Prima di considerare le tesi di Zucal vorrei ricordare ancora due casi filosofici che “stonano” rispetto alla più diffusa “vulgata”; l’una è la posizione di Sartre che non vede nella morte alcuna donatrice di senso, ma solo il momento terminale, la scure che si abbatte su un progetto che è destinato a rimanere incompiuto. Non mi pare che in Sartre vi siano pagine sulla nascita, vi è invece quella preziosa riflessione secondo cui il neonato succhia dal latte materno la sua condizione sociale. La vita quindi non è mai maiuscola (come per esempio in Bergson e Simmel, per stare a quei livelli che non decadono mai nell’enfasi vitalistica), ma è sempre socialmente determinata fin dalla nascita. Si può metaforizzare la nascita come realtà materiale dello spirito, ma non bisogna dimenticare che, appunto, si tratta di una metafora e non di una analisi.

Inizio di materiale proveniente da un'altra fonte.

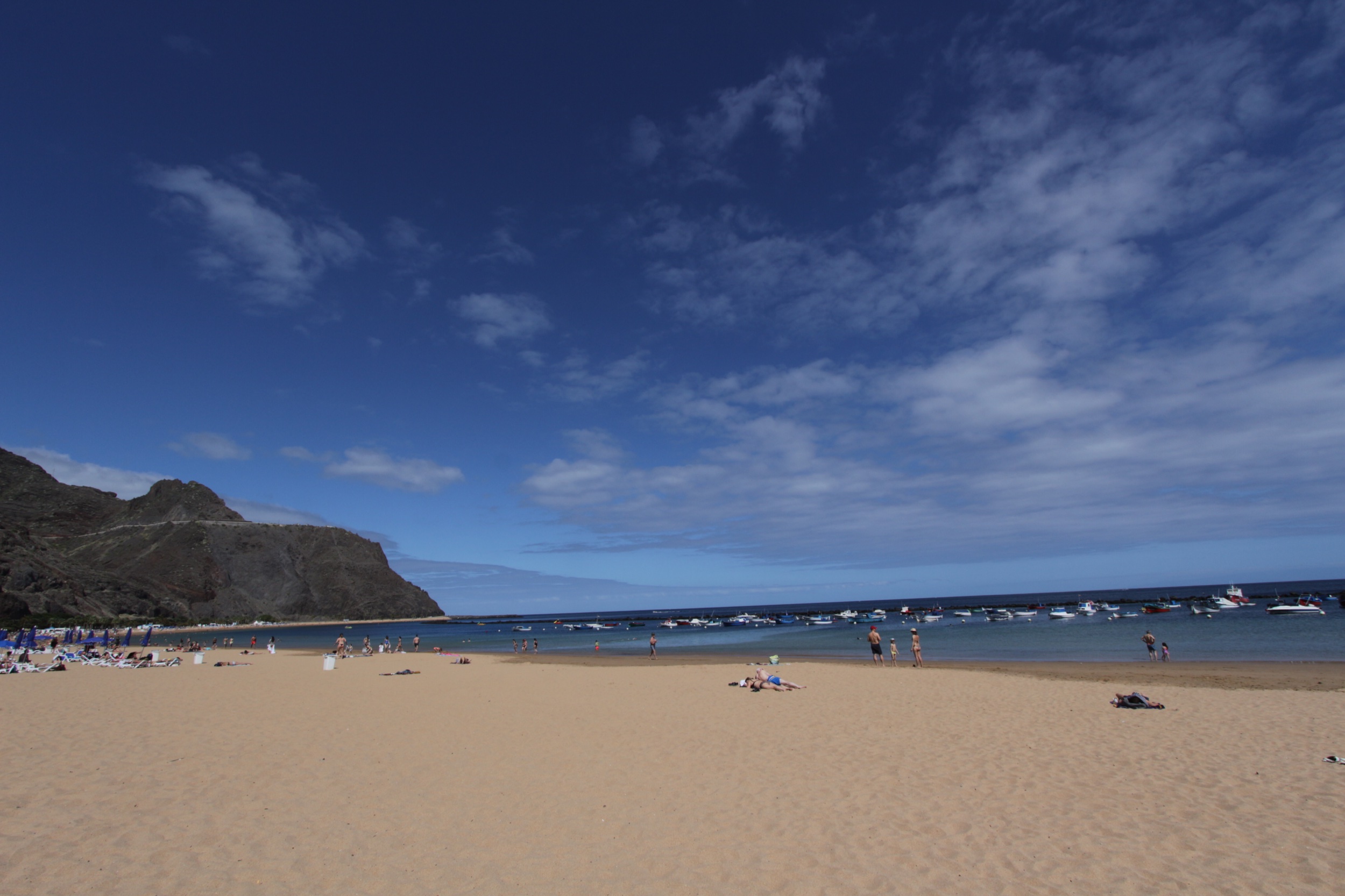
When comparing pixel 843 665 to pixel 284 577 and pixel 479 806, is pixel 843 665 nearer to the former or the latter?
pixel 479 806

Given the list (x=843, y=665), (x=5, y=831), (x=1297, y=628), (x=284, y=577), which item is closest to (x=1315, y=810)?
(x=5, y=831)

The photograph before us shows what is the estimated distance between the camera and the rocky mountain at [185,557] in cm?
10606

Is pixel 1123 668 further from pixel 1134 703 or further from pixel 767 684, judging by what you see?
pixel 767 684

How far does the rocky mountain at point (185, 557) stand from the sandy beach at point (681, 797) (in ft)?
333

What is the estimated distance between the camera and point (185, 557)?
126 m

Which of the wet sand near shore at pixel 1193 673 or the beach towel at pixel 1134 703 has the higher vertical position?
the beach towel at pixel 1134 703

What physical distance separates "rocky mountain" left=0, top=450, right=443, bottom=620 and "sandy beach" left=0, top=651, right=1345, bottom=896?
333 feet

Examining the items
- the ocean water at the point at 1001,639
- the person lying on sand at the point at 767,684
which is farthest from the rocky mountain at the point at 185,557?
the person lying on sand at the point at 767,684

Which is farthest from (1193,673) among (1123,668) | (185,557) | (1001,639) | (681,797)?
(185,557)

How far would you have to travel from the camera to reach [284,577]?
5576 inches

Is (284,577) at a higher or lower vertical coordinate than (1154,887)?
higher

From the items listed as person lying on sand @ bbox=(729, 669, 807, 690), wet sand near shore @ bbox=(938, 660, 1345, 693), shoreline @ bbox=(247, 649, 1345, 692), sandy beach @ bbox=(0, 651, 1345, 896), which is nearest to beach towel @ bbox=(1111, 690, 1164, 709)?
sandy beach @ bbox=(0, 651, 1345, 896)

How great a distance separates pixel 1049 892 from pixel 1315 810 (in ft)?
16.5

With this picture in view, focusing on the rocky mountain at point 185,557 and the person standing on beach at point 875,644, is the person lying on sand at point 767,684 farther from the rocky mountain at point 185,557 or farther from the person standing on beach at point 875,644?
the rocky mountain at point 185,557
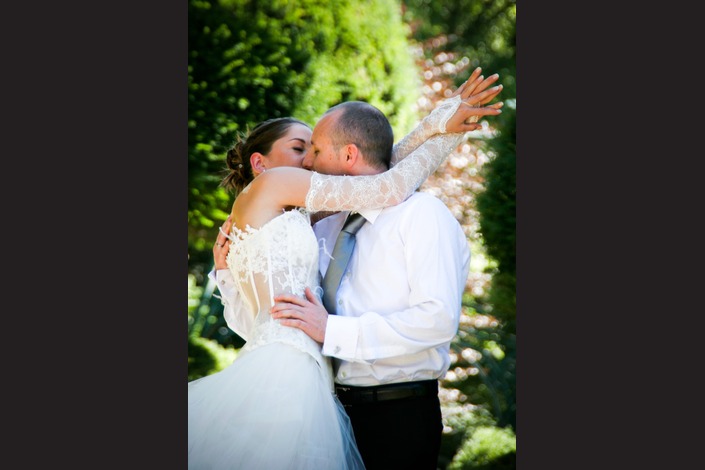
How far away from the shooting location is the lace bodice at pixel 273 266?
9.00 ft

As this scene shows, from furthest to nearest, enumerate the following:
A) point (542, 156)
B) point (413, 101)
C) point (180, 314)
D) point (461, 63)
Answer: point (461, 63)
point (413, 101)
point (542, 156)
point (180, 314)

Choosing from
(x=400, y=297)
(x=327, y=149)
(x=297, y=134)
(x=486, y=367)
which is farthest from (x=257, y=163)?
(x=486, y=367)

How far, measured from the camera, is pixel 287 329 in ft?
8.85

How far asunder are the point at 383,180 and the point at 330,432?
0.91 meters

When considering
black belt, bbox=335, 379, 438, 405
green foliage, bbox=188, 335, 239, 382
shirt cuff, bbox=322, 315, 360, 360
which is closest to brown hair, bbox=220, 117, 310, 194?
shirt cuff, bbox=322, 315, 360, 360

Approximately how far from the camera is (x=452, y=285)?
8.73 ft

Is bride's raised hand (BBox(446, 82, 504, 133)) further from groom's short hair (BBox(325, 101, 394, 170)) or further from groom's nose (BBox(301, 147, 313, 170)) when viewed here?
groom's nose (BBox(301, 147, 313, 170))

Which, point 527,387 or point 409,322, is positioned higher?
point 409,322

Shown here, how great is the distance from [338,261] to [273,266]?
0.24 metres

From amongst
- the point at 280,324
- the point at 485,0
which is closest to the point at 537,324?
the point at 280,324

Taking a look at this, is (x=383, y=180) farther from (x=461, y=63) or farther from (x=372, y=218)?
(x=461, y=63)

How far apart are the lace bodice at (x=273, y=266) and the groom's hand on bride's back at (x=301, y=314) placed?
0.03 meters

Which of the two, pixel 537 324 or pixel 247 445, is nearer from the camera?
pixel 247 445

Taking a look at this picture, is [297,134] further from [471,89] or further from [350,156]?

La seconda posizione che vorrei richiamare è quella di un bellissimo saggio di Jacques Derrida in polemica proprio con Heidegger. Il filosofo francese nota che la posizione di Heidegger è la laicizzazione del fondamentale tema cristiano: “Memento homo quia pulvis es, et in pulverem reverteris”. Il problema educativo quivi è la misura consapevole del ricordo che stabilisce il rapporto tra il bene e il male, così come viene stabilito il rapporto tra il senso e il non senso. Non c’è bisogno di ricorrere al “memento mori” per entrare nella prospettiva del senso che è sempre relativo a una situazione data, come del resto Derrida ha mostrato in tutta la sua opera dopo la vetta teoretica secondo cui non c’è altro che il testo. Il filosofo francese, riguardo alla morte, ha il suo insegnamento ben poco metafisico: nel nulla ci aspettiamo l’un l’altro.
La riflessione sulla nascita può dar luogo a metafore filosofiche molto significative: il “sempre di nuovo” (Rilke, Husserl), l’alba dello spirito, il rinascimento, e, anche, la misura della nostra stessa vita. Non è un caso qualsiasi che la meditazione contemporanea sulla morte e sulla nascita sia da dividere tra maschile e femminile. Tuttavia non ne farei una radicale opposizione, se non in quanto per il livello femminile la nascita è una riproduzione della propria vita con gioia e sofferenza; nel maschile la nascita è stata soprattutto la garanzia della continuità di una forma moderna (dal Re al “padrone delle ferriere”). In generale non vorrei dimenticare che dopo la nascita, l’attesa di tutti è rivolta al momento in cui il piccolo articoli le prime forme di linguaggio che, come è noto, derivano da una vitale mimesi. Ma questo significa che al di là della nascita come evento fondamentale, il bambino è atteso in un linguaggio che è quello dei suoi genitori e dell’ambiente che è loro relativo. La nascita quindi è degna di qualsiasi preziosa metafora intellettuale, ma dal punto di vista più propriamente teoretico, essa va considerata nel quadro socio-culturale in cui avviene, e quindi nel suo processo di assimilazione al luogo sociale in cui accade, aperta al percorso della crescita e la cui qualità, soggettiva ed oggettiva, apparterrà ad ogni possibile interazione con l’ambiente sociale e i suoi processi di autoriconoscimento.